Why is this? Well, let’s look at it like this. A game in a series can be examined in the context of the series and the common elements of the series. When examining it that way, Final Fantasy Mystic Quest uses different battle mechanics, different exploration mechanics, and focus on a much more linear progression. This means that if you started the game, expecting typical Final Fantasy gameplay, you’d likely be surprised. If you started the game expecting a typical RPG, you’d also be surprised. As the image above shows, the game defaults to showing no hit points for the hero. The vague old man tasking you with saving the world is meant to be goofy and humorous, but the amount of dialogue is very small.

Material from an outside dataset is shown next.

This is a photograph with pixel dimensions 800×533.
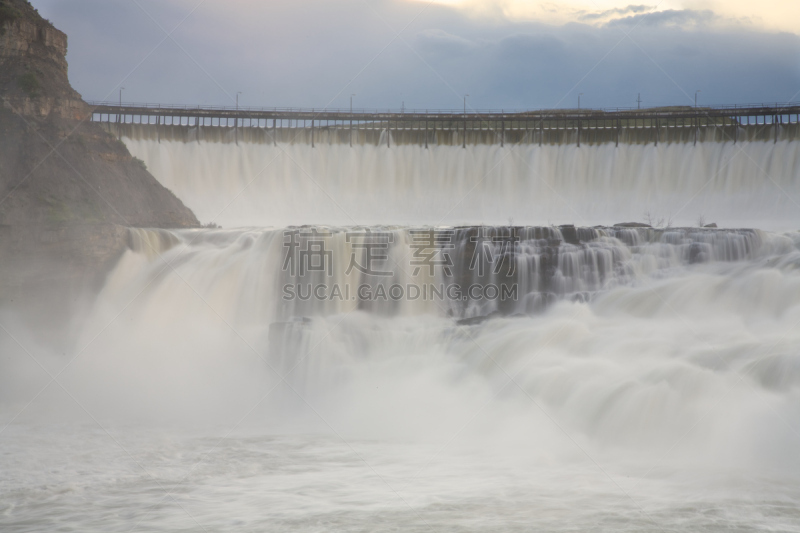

Of course, a younger player might like the fact that the game has very little text and there’s not a lot of numbers. Elements for younger players include a linear map, forced areas to fight to level up, free healing, free reappearing healing items, fairly non-threatening status effects, retrying battles, automatically equipped weapons and armor, information about weaknesses and strengths toward your attack with every attack on the monster, and different monster portraits according to health. A good example of the status effects is poison. Early in the game, you can get poisoned fairly easily, and it does about 12 HP damage if you have about 200 HP. It inflicts this damage after a turn in battle. Walking around does no damage, and most battles can end before the “end of turn” damage is inflicted. At any point, you can change your weapon by hitting L or R and then attacking / using it on the dungeon / town map.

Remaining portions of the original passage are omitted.